To make our application non-blocking, we need to make all the operations that involve IO be asynchronous. The simplest way to do this would be to use a callback. However, a naive implementation will probably go wrong:
function readJSON(filename, callback){
fs.readFile(filename, 'utf8', function (err, res){
if (err) return callback(err);
callback(null, JSON.parse(res));
});
}
Problems in above snippet
- The extra callback parameter confuses our idea of what is input and what is the return value.
- It doesn’t work at all with control flow primitives.
- It doesn’t handle errors thrown by JSON.parse
We need to handle errors thrown by JSON.parse but we also need to be careful not to handle errors thrown by the callback function. By the time we’ve done all of this our code is a mess of error handling:
function readJSON(filename, callback){
fs.readFile(filename, 'utf8', function (err, res){
if (err) return callback(err);
try {
res = JSON.parse(res);
} catch (ex) {
return callback(ex);
}
callback(null, res);
});
}
Necessity of promises
We still have the problem of the extra callback hanging around. Promises help you handle errors impicitly, and write cleaner code by not having callback parameters.
The main design decision to use promise is clean code and unblatant use of callback parameters. Also you don’t need to modify your logic or the underlying architecture (i.e. you can implement them in pure JavaScript and use them to wrap existing asynchronous operations).
Promises
The core idea behind promises is that a promise represents the result of an asynchronous operation. Result can be success or failure - it doesn’t matter. Let’s say we are using promise for file operation doing copy. When starting the promise, the result of operation itself is returned but not the out put of copy operation. We need to get the result of operation by resolving it.

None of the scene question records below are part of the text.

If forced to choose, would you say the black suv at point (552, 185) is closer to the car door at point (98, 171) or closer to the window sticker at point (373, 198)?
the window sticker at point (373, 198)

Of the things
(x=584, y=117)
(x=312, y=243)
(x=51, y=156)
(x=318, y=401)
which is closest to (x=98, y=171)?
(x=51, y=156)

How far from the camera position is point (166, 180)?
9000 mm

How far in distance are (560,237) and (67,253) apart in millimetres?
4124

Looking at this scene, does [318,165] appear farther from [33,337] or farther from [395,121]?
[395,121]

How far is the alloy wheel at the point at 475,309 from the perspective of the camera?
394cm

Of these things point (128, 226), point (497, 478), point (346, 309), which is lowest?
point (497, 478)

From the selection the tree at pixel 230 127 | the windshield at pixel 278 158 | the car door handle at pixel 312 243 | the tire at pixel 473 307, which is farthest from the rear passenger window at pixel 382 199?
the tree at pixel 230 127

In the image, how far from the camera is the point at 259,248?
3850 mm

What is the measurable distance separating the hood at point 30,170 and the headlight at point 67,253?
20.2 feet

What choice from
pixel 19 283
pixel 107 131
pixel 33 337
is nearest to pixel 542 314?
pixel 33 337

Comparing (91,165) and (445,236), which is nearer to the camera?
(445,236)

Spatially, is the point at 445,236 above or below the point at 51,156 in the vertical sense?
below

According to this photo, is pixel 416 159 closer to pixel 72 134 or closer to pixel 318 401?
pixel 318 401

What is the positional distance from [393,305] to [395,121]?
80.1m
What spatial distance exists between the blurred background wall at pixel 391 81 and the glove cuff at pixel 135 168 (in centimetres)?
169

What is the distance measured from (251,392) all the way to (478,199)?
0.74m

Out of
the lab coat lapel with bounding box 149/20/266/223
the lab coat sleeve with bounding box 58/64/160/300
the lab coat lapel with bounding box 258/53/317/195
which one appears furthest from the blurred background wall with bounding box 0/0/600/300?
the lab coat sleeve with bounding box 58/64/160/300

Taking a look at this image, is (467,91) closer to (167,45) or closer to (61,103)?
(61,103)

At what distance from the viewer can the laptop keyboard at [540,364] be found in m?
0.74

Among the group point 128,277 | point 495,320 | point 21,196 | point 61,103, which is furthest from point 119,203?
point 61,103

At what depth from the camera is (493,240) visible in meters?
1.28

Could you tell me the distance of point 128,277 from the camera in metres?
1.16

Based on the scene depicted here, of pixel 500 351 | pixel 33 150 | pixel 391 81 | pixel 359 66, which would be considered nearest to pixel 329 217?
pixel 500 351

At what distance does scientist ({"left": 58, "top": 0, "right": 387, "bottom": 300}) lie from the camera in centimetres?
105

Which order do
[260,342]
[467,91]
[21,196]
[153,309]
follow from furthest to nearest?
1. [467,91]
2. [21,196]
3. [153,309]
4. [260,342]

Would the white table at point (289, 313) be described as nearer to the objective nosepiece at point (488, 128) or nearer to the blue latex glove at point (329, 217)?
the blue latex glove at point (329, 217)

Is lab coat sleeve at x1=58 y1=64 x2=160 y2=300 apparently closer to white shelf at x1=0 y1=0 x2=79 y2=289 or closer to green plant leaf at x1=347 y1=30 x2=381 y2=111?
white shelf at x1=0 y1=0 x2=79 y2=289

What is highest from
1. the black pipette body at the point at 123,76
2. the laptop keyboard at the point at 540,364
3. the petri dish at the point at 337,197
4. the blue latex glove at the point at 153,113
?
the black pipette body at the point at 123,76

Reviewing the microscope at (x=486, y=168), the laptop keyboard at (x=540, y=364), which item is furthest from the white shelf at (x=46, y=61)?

It’s like asking to hold agreement of giving 10 apples to someone. You can
- give those 10 apples to them - thereby upholding/fulfilling the promise/agreement
- not give those 10 apples to them - thereby rejecting the promise/agreement
- wait till 10 apples to grow - thereby the agreement is still in effect but is pending
What makes promises powerful is this pending state. This state lets the program to wait for particular execution without causing the blockage. We can comeback later to execute on the result of operation with a callback or then keyword.
So we need to fix multiple states for a promise:
pending- The initial state of a promise.fulfilled- The state of a promise representing a successful operation.rejected- The state of a promise representing a failed operation.
Once a promise is fulfilled or rejected, it is immutable (i.e. it can never change again).